In ancient times, one of the ways an invading power could force people to remember defeat at their hands in battle was to refuse them the right to bury their dead. After the corruption would fade, there would still be the bones of your people on and eventually in the ground. Imagine that, attempting to work the land of your ancestors, when every time your put the plow into the earth your ancestor's bones would be dragged up into the light. Nothing would ever feel clean again. Daily work would be a horror. You would be reminded of the defeat, the grief, the loss, the ignominy and the obloquy (the insult and the shaming) by any action you took to work on recovery.
This depiction of dry bones is more than people being mostly dead. This cohort is long, long dead and gone...what hope could there be for the people, for the land, when all around us is ruin, corruption and death?
It takes God's will, spirit and in the end God's very breath to make it so. The prophet is commanded to prophesy to the bones, and with a rustling like dry autumn leaves brushing against each other they come together. The song of restoration continues, and there are sinews, muscles and flesh; but there is no life. Finally, the breath of God is summoned, riding on the wind.
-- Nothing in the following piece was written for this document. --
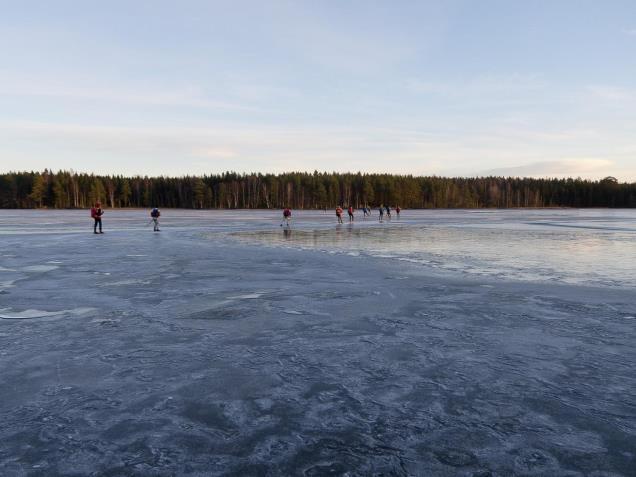 oregelbundet Vanligare vid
It enters the dead, and there it is: life, hope, honor, even the land itself are restored and renewed.
In the face of all of the doom that Ezekiel has been preaching, it is quite literally a breath of fresh air for us to hear these words. Better still to hear God's warding of Gog/Magog, that the tribes of the North will not be allowed to prevail again in this way against the people of God. Not only is this life restored, this is the promise of that renewed life being nurtured and protected.
In the Church today, we need to hear these words. So much hope has been eroded over the last decades of the previous century, so much ground has been lost in the proclamation of the Gospel. We need to hear about the Valley of the Dry Bones and the promise of new life that the prophets preaching to them illustrates. Granted, we have not been overcome by the howling hordes of invading armies, or suppressed by repressive regimes...our valley of dry bones has been the Church's increasing lack of relevance to the life of people in our culture today. If we take anything from today's reading, it should be this...an invitation to be like Ezekiel, willing to preach to dry bones with a faith and confidence that God will indeed bring new life to them. We just have to be willing to go out to those barren and bereft places with the Good News, to overcome shame and fear, to leave behind grief and worry...and to be confident in a God that continually brings new life to the dry bones of our lives.